Di sisi lain, proletariat Jepang sedang memperoleh kekuatan, dan di antaranya ide-ide anarko-sindikalis sangat dibutuhkan, yang berorientasi pada penciptaan serikat buruh revolusioner dan perjuangan ekonomi. Pada saat yang sama, banyak revolusioner muda Jepang terkesan dengan contoh kaum Sosialis-Revolusioner Rusia, yang memulai jalan teror individu. Tampaknya bagi mereka bahwa tindakan radikal terhadap kaisar atau seseorang dari eselon tertinggi kekuasaan dapat mempengaruhi kesadaran publik dan menyebabkan beberapa perubahan besar-besaran dalam kehidupan negara. Pada saat yang sama, Kotoku Shushu sendiri menentang teror individu.

Peran penting dalam mempopulerkan ide-ide anarkis dan sosialis di Jepang dimainkan oleh istri Kotoku Kanno Suga (1881-1911), salah satu pendiri gerakan perempuan Jepang. Saat itu, posisi perempuan di Jepang masih sangat terhina, sehingga partisipasi perempuan dalam gerakan politik dipersepsikan ambigu. Yang lebih menakjubkan adalah kehidupan Kanno Suga - seorang gadis yang lahir dari keluarga sederhana seorang mandor pertambangan di sebuah desa kecil dekat Kyoto. Kanno Suga menganggap revolusioner Rusia Sophia Perovskaya sebagai cita-citanya, yang dia coba tiru dalam segala hal. Dia menulis artikel untuk "Obshchenarodnaya Gazeta", dan kemudian menerbitkan majalahnya sendiri "Svobodnaya Mysl" ("Dziyu Siso").

Gambar
Gambar

Pada musim semi 1910, dinas rahasia Jepang mengintensifkan penindasan mereka terhadap gerakan revolusioner. Pada Juni 1910, ratusan anarkis dan sosialis Jepang ditangkap. Dua puluh enam orang dituduh bersiap untuk membunuh kaisar. Di antara mereka adalah Kotoku Shushu dan istri mertuanya Kanno Suga. Diputuskan untuk menutup persidangan atas kasus "penghinaan takhta". Persidangan berlangsung pada bulan Desember 1910. Semua dua puluh enam terdakwa dinyatakan bersalah mempersiapkan upaya pembunuhan terhadap kaisar, dua puluh empat terdakwa dijatuhi hukuman mati. Namun, kemudian hukuman mati diubah menjadi penjara seumur hidup bagi dua belas anarkis, tetapi dua belas orang tetap diputuskan untuk dieksekusi. Kotoku Shushu juga dijatuhi hukuman mati. Hukuman mati terhadap kaum revolusioner Jepang menyebabkan banyak protes tidak hanya di Jepang, tetapi di seluruh dunia. Aksi solidaritas dengan para anarkis yang ditangkap terjadi di negara-negara Eropa, di Amerika Serikat. Namun, keadilan Jepang tetap bersikukuh. Pada 24 Januari 1911, para anarkis yang dijatuhi hukuman mati digantung.

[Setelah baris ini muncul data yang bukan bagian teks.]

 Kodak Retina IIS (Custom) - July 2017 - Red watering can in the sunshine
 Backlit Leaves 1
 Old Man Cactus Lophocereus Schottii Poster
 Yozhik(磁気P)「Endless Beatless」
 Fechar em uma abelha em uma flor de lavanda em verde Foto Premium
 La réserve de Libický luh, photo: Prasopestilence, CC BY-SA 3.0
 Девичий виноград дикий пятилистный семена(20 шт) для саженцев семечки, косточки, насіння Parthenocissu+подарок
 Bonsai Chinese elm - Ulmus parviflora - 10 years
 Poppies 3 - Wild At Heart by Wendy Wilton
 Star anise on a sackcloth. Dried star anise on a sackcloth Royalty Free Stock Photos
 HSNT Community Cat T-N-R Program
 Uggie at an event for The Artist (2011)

Akhir tragis Denjiro Kotoku (Shushuya) dan rekan-rekannya adalah hasil alami dari perjuangan aktif dan terbuka mereka melawan rezim militer Jepang yang keras. Mencoba untuk bertindak dengan keterbukaan maksimal, Kotoku dan rekan-rekannya tidak dapat menghitung konsekuensi yang mungkin terjadi, termasuk represi brutal oleh pihak berwenang. Dalam hal ini, kaum Sosial Demokrat berada dalam posisi yang lebih diuntungkan, yang meskipun mengalami represi, masih mampu menghindari hukuman mati.

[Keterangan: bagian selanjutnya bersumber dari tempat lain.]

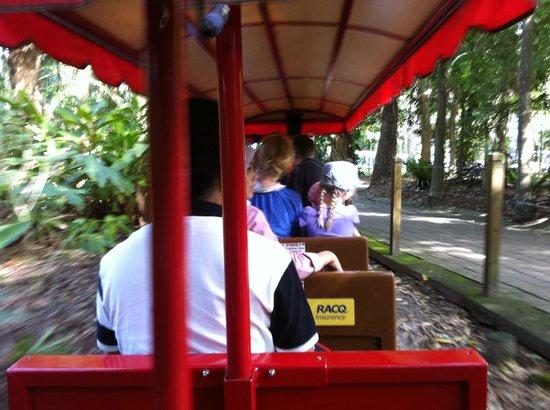 Currumbin Wildlife Sanctuary: The tram..
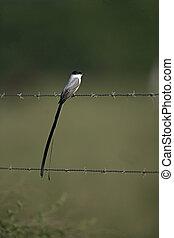 Fork-tailed flycatcher, Tyrannus savana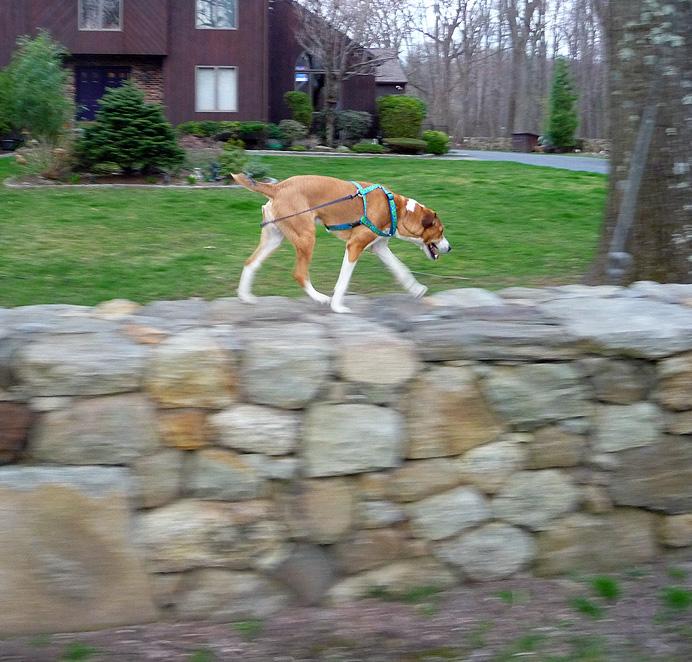 Dog walking on stone wall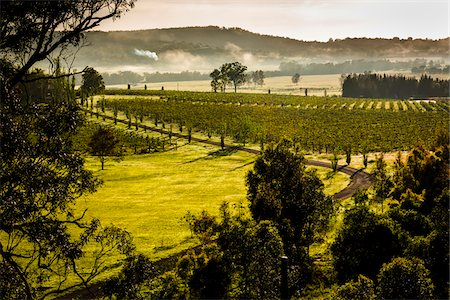 Overview of a vineyard in wine country near Pokolbin, Hunter Valley, New South Wales, Australia Stock Photo - Rights-Managed, Code: 700-06675106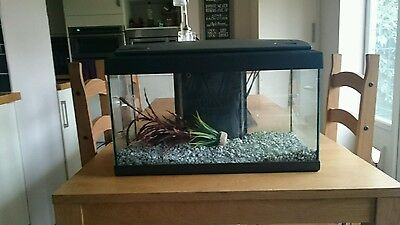 tropical fish tank complete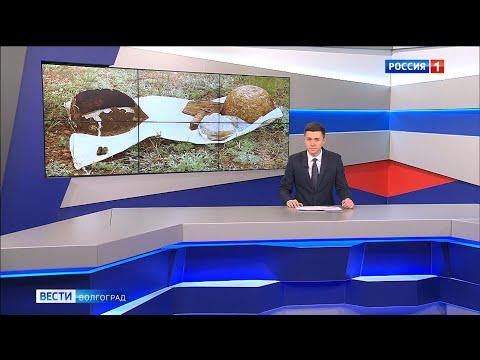 Вести-Волгоград. Выпуск 15.05.20 (9:00)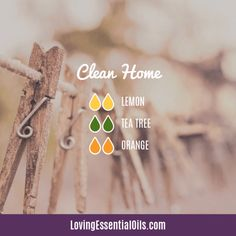 10 Essential Oil Blends For A Great Smelling Home by Loving Essential Oils Best Smelling Essential Oils, Essential Oils For Pain, Essential Oils Cleaning, Essential Oil Scents, Orange Essential Oil, Essential Oil Uses, Essential Oil Diffuser Benefits, Essential Oil Combinations, Diffuser Recipes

"Kasus Penghinaan Takhta", yaitu dengan nama ini persidangan dua puluh enam anarkis Jepang yang tercatat dalam sejarah, memberikan pukulan serius bagi perkembangan gerakan revolusioner di negeri ini. Pertama, selain dua puluh enam terdakwa, ratusan revolusioner lainnya ditangkap di Jepang, meskipun dengan tuduhan lain, dan organisasi revolusioner serta percetakan dihancurkan. Kedua, kaum revolusioner yang paling aktif dieksekusi, termasuk Kotoku Shushuya dan Kanno Suga. Kaum anarkis dan sosialis yang masih buron terpaksa bersembunyi atau bahkan meninggalkan negara itu. Gerakan revolusioner Jepang membutuhkan waktu sekitar satu dekade untuk pulih dari konsekuensi kasus "Penghinaan Tahta". Namun demikian, pada tahun 1920-an, kaum anarkis Jepang tidak hanya berhasil menghidupkan kembali gerakan tersebut, tetapi juga secara signifikan melampaui pendahulu ideologis mereka, mencapai pengaruh yang luar biasa pada kelas pekerja Jepang.